(本文)
::::::
2023年8月23日に発売された SEVENTEEN JAPAN BEST ALBUM『ALWAYS YOURS』を通して思ったことを書いていきたい。


ベストアルバムの内容は、今まで日本でリリースされた日本オリジナル曲全曲とJapanese ver.の楽曲、さらに新曲を2曲含む全27曲。こんなにもたくさん、日本のファンに向けた曲を発表してくれている事実に心から感謝しています。本当にありがとうーーー!


新曲のうちの1曲である今回のタイトル曲は「今 -明日 世界が終わっても-」。わたしレベルのゆるゆる涙腺だと、もうサムネ見ただけで泣いちゃいますからね。13人が楽しそうに笑っていてくれるだけでありがたくて涙出てくる。


サムネの雰囲気とは打って変わって、MVでは終末感に満ちた雰囲気のなか、必死に逃げる人の波とは逆方向に進もうとするバーノン、避難する人々を戸惑いながら見渡すハオの手を引いて逆走するミンギュの姿………今にも終わってしまいそうな世界を背に、SEVENTEENだけがどこか別の場所に向かって走っていく___

君にLast Dance
まぶしすぎるその笑顔を
守れるなら もしできるなら

SEVENTEEN「今 -明日 世界が終わっても-」


そんな世界観を一瞬忘れさせてくれるのがこの歌詞。SEVENTEENの歌詞に描かれる世界には、いつでも主人公”僕”としてのSEVENTEENと”君”としてのCARAT(ファン)だけが存在していて、”僕”が”君”にまっすぐな愛を向けてくれる。今回の新曲「今 -明日 世界が終わっても-」でも、「世界が終わろうとしているその日にだって、君のために最後のダンスを踊るよ」と言ってくれる。世界中がパニックに陥ろうがどうなろうが、僕たちは君たちの元へ走っていくよ……MVからそんなメッセージを受け取って、胸がいっぱいになってしまう。


もうひとつの新曲「Sara Sara」の歌詞にも「今 -明日 世界が終わっても-」と通じていると思えるような部分がある。
::::::
(資料)

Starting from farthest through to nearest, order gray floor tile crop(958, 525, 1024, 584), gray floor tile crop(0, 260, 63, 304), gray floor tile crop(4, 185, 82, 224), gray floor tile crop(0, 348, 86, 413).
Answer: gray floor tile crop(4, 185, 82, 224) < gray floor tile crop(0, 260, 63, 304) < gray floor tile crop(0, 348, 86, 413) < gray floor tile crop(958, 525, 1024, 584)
::::::
(課題の内容) 本文によると、ベストアルバム『ALWAYS YOURS』には全部で何曲が収録されていますか。

(解答) 全27曲です。